Las regiones Oriental y Central fueron escenario del desarrollo del departamento durante la Colonia. Posterior a las grandes transformaciones del paisaje, introducidas por los españoles, durante el siglo XIX diversos procesos como la expansión de la ganadería sobre tierras aptas para la agricultura, la introducción y siembra generalizada de eucaliptos y pinos, la desecación de los humedales y la introducción de pastos foráneos, realizarían otra drástica transformación del paisaje.

Pero en la región occidental del actual Departamento de Cundinamarca, en donde prevalecen las tierras cálidas y templadas, el paisaje conservaba su condición agreste y selvática. Las escasas haciendas soportaban el tráfico e intercambio de productos con el altiplano, además de los tambos y sitios de descanso que servían de refugio a viajeros que iban hacia el río Magdalena y el occidente del país.

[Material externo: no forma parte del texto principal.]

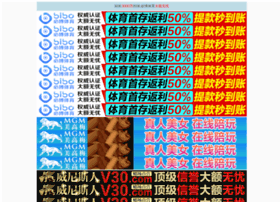 geekoteca.com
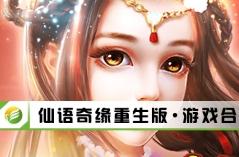 仙语奇缘重生版·游戏合集
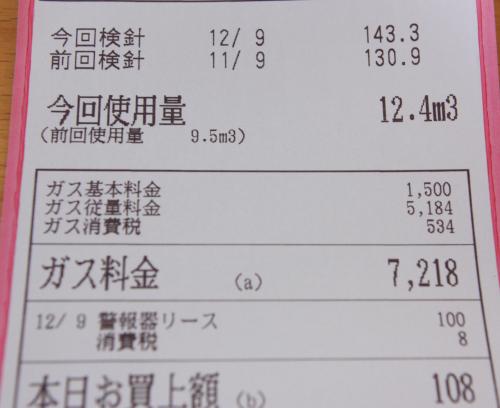 2015_12_19_9999_6[1]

Esta situación cambiaría de modo progresivo con la reapertura del camino a La Mesa de Juan de Díaz, en tanto ésta dinamizó la actividad productiva de las haciendas existentes y permitió la asignación de tierras baldías a lado y lado de la trocha. Lo anterior posibilitó que una porción de las tierras se revistiera de cultivos, dehesas e ingenios para moler caña de azúcar en una extensión reducida; no obstante, la mayor parte de extensión de la región aún estaba cubierta de bosques hasta alcanzar las orillas del río Magdalena. La región, como el resto de la nación, se vio ante un constante proceso de colonización en la que las élites capitalinas plasmaron su proyecto civilizador y de progreso en la construcción de caminos y el sometimiento de la naturaleza, de tal modo que las tierras calientes y de vertiente fueron objeto de la ocupación decimonónica.

 

Transformaciones del suroccidente cundinamarqués

Para el suroccidente de Cundinamarca la reapertura del camino a La Mesa constituyó la vía que condujo la ''civilización'' a esta región. El general Agustín Codazzi, a mediados del siglo XIX, describe aquella población ubicada en el camino de Tenusacá, como una población rodeada de haciendas con cementeras de caña, yuca, plátano y algo de cacao, en donde se realizaba semanalmente el mercado. Gómez Lopez y otros (2003, 250) retoman dicha descripción:

El Estado de Cundinamarca tiene un comercio bien extenso sobre las tierras calidad del Valle del Magdalena y las tierras frías de la explanada de Bogotá [...] Los puntos intermedios de mercados son La Mesa y Guaduas [...] En La Mesa se depositan las sales destinadas a tierra caliente, y en Guaduas la panela y el azúcar producido por los vecinos valles.

Desde la Colonia, La Mesa fue un foco de comercio que comunicaba Santa Fe con el suroccidente del Departamento, Tolima, Huila, Quindío y Valle del Cauca; así lo plantea Velandia (1980, 298) cuando afirma que esta ruta:

[...] fue primero de los indios, luego de los conquistadores para ir de Santa Fe a Tocaima, después real de la Colonia para ir a Villeta y Honda, bajando de Bojacá a seguir por el pie de la cordillera y parte alta de Anolaima para volver sobre Agualarga o Siquima y Manoá para llegar a Villeta, camino que en la República fue varias veces abierto y reconstruido, una de ellas, a mediados del siglo pasado por el ingeniero Pedro María París [...].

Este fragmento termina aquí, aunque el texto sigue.